→ Written problem 1: Copy out word for word the stretch of the listing from the line containing "Is the arched" through the end of the listing.

→ Given passage:

* begin *

What is a fact?
Facts are "obtaining or actual states of affairs." A states of affairs are "necessarily existing abstract entities that obtain or fail to obtain." Some facts are necessary, others are contingent. A necessary fact obtains in all metaphysically possible worlds, a contingent fact obtains in some but not all. For example the state of affairs where my dog is sitting next to me obtains contingently, the state of affairs where my dog is not identical to a number obtains necessarily. Some facts obtain because of the obtaining of other facts or state of affairs. For example the fact that my dog is sitting 3 feet in the air obtains because another state of affairs obtains, namely, that she is sitting in a chair. Whereas other state of affairs that obtain, can be called brute facts; "their obtaining is not explained by the explaining of other states of affairs." Many theists believe that the existence of God is a brute fact. God's existing cannot be explained by the obtaining of other states of affairs.
Some facts involve ethical states of affairs. These obtain either contingently or necessarily. As Wielenberg says "that pain is intrinsically bad is not explained in terms of other state of affairs that obtain." The state of affairs that pain is intrinsically bad is a brute fact (in the same way the existence of God is a brute fact). Wielenberg calls such facts basic ethical facts. On a side note a contingent ethical fact would be as such: Imagine there exists a button that when pressed causes immense pain to a person, it is wrong to press this button, but only contingently so because there are possible worlds in which a pushing this button would not have such a bad ethical result. Wielenberg's continues to explain:
"such facts are the foundation of (the rest of) objective morality and rest on no foundation themselves. To ask of such facts, "where do they come from?" or "on what foundation do they rest?" is misguided in much the way that, according to many theists, it is misguided to ask of God, "where does he come from?" or "on what foundation does He rest?" The answer is the same in both cases: They come from nowhere, and nothing external to themselves grounds their existence; rather, they are fundamental features of the universe that ground other truths."
This then is the gist of non-natural ethical realism, their exist basic ethical facts, and these facts are brute meaning they can not be explained in reference to other facts.
How are Theists Committed to the existence of ethical facts
I will focus on the theistic ethics of Robert Adams and Wielenberg's analysis of Adams ethics as it pertains to his argument, because I think this is the most significant point of Wielenberg's paper. Adams puts forth a sophisticated divine command theory, moral laws derive from God's commands which in turn derive from God's necessarily Good nature. God's nature then "is the standard of excellence." The degree in which a persons character and actions resemble the divine nature is the degree in which this person is moral or good. Adams account then appears to describe the supervenience of the moral on the non moral. As Wielenberg explains:
"The supervenience of goodness upon the character of Marcus Aurelius. On Adams’s approach, this supervenience is grounded in the resemblance between Marcus Aurelius’s character and the necessarily existing divine nature.To keep matters simple, let us suppose that the aspect of Aurelius’s character that makes it good is mercifulness. On Adams’s account, the supervenience of goodness on Marcus Aurelius’s character is explained by the fact that the divine nature is essentially merciful. In any world in which Aurelius’s character is merciful, that character resembles the divine nature and hence is (in one respect at any rate) good."

* end *

→ Written problem 2: Write what comes next in the passage on basic ethical facts and theistic ethics, picking up after its final sentence.

→ Information supplied:
* begin *

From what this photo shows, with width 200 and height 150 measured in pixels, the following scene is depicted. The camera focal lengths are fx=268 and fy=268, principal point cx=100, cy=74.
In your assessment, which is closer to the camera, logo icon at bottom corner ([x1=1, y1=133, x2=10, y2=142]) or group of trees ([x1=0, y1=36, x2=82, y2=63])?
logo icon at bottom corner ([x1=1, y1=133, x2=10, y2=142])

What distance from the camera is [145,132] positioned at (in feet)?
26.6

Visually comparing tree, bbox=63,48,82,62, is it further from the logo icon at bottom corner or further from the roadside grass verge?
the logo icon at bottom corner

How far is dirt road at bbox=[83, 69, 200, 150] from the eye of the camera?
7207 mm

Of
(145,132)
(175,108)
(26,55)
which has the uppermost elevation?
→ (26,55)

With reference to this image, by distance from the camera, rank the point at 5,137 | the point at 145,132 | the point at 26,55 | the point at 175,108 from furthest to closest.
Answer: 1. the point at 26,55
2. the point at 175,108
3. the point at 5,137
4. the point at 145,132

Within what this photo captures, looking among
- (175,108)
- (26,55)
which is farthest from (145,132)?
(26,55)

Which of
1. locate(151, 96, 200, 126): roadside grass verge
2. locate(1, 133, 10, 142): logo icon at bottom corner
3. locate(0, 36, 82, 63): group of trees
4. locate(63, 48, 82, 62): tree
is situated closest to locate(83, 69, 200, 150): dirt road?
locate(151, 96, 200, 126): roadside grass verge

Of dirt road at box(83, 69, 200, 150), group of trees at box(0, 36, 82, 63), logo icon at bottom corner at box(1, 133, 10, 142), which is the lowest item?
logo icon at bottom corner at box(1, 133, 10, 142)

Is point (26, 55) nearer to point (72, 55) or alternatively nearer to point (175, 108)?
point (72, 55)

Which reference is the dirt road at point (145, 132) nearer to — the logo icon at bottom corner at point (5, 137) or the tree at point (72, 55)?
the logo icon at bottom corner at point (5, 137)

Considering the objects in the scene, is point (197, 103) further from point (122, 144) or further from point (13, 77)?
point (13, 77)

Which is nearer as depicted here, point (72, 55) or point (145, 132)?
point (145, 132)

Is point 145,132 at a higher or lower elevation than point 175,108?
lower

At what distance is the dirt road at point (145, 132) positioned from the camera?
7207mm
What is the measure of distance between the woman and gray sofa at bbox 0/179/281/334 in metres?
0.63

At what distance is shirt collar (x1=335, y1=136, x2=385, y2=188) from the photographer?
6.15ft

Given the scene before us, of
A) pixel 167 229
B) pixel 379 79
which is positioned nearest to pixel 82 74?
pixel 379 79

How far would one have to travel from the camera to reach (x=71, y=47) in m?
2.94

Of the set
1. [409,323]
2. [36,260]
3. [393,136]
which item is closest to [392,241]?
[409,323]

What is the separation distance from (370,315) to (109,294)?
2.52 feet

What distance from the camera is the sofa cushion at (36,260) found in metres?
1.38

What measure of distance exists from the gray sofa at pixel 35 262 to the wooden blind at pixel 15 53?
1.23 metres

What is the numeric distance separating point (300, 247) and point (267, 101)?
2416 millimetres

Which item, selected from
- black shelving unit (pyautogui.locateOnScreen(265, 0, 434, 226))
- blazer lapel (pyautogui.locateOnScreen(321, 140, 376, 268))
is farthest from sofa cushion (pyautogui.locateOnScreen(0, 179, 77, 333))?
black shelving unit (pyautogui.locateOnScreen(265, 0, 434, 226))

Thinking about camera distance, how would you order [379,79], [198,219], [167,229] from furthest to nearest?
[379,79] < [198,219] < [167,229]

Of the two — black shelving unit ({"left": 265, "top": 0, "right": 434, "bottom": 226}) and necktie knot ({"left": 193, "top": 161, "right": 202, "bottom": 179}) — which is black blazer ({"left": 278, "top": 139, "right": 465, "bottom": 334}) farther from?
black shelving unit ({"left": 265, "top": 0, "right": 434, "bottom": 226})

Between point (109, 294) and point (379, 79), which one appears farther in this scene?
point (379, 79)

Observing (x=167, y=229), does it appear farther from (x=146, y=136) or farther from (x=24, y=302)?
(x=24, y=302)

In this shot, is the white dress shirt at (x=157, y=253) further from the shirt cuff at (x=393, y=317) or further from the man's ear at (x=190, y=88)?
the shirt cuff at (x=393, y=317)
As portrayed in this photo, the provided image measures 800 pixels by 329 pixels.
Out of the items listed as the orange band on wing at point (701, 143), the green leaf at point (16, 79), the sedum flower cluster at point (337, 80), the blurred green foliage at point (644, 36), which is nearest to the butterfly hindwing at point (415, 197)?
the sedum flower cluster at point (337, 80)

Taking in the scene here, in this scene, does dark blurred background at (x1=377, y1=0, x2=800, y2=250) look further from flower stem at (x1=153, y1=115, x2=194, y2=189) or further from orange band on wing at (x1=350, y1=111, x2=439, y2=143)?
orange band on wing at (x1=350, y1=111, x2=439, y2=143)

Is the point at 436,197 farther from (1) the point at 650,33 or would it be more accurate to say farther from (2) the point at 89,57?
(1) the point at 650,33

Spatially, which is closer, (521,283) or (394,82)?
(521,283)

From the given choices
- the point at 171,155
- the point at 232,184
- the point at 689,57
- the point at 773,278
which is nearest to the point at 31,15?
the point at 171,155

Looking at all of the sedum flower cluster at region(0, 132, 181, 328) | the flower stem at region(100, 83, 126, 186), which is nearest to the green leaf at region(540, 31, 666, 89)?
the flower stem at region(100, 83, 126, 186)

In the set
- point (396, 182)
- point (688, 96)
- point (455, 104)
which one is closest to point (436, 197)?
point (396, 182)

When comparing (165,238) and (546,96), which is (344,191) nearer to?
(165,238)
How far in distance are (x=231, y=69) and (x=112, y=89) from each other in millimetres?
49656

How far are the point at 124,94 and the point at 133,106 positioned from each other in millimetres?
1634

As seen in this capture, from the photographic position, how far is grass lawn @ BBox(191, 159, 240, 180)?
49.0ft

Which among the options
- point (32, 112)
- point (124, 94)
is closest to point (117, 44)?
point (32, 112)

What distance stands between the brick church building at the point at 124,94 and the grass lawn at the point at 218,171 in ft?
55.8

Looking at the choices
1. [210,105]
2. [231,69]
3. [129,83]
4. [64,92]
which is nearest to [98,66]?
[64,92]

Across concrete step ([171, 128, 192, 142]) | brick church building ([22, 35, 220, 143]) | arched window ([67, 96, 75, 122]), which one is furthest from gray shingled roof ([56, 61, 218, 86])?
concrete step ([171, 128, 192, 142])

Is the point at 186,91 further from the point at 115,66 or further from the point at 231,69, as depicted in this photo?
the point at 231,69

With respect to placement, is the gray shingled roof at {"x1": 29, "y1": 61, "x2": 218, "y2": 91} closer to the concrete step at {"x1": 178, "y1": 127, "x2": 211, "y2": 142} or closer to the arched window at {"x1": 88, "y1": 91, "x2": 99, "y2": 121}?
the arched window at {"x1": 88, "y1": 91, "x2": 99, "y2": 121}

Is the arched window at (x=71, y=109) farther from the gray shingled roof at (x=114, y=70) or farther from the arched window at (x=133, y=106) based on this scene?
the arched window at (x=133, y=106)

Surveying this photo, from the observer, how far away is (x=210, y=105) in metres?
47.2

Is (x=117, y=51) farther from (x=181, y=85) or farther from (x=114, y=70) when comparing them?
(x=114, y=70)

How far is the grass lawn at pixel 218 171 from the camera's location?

* end *

→ Task result 1:
Is the arched window at (x=71, y=109) farther from the gray shingled roof at (x=114, y=70) or farther from the arched window at (x=133, y=106) based on this scene?
the arched window at (x=133, y=106)

Surveying this photo, from the observer, how far away is (x=210, y=105) in metres?
47.2

Is (x=117, y=51) farther from (x=181, y=85) or farther from (x=114, y=70) when comparing them?
(x=114, y=70)

How far is the grass lawn at pixel 218 171 from the camera's location?

→ Task result 2:
Adams claim is then Good=God, this is modelled on a similar claim that water=H2O. Wielenberg explains in greater detail"Adams’s account is reductive in that it implies that (at least some) ethical facts and properties just are supernatural facts and properties. Facts about finite goodness just are facts about a certain sort of resemblance to God, and facts about moral obligation just are facts about God’s commands." These then are the basic ethical facts which Adams view is committed to: Good is just, merciful, and loving. Are these really basic ethical facts, aren't they grounded in the existence of God? No because Good=God! As Wielenberg enlightens us:
"In the context of Adams’s view, the claim that God serves as the foundation of the Good is no more sensible than the claim that H2O serves as the foundation of water. Indeed, once we see that, on Adams’s view the Good = God, we see that Adams’s theory entails that the Good has no external foundation, since God has no external foundation. It is not merely that Adams’s view fails to specify where the Good came from; the theory implies that the Good did not come from anywhere."
This is not to say that Adam's view is deficient, rather that non-naturalism and theistic theories of morality have the same basic structure. They both posit basic ethical facts. These facts have no further foundation other then themselves. Thus it is rather silly to claim that objective moral facts cannot obtain if God does not exist, because theistic ethics posit basic ethical facts in the same way as non-theistic non-natural moral realism does.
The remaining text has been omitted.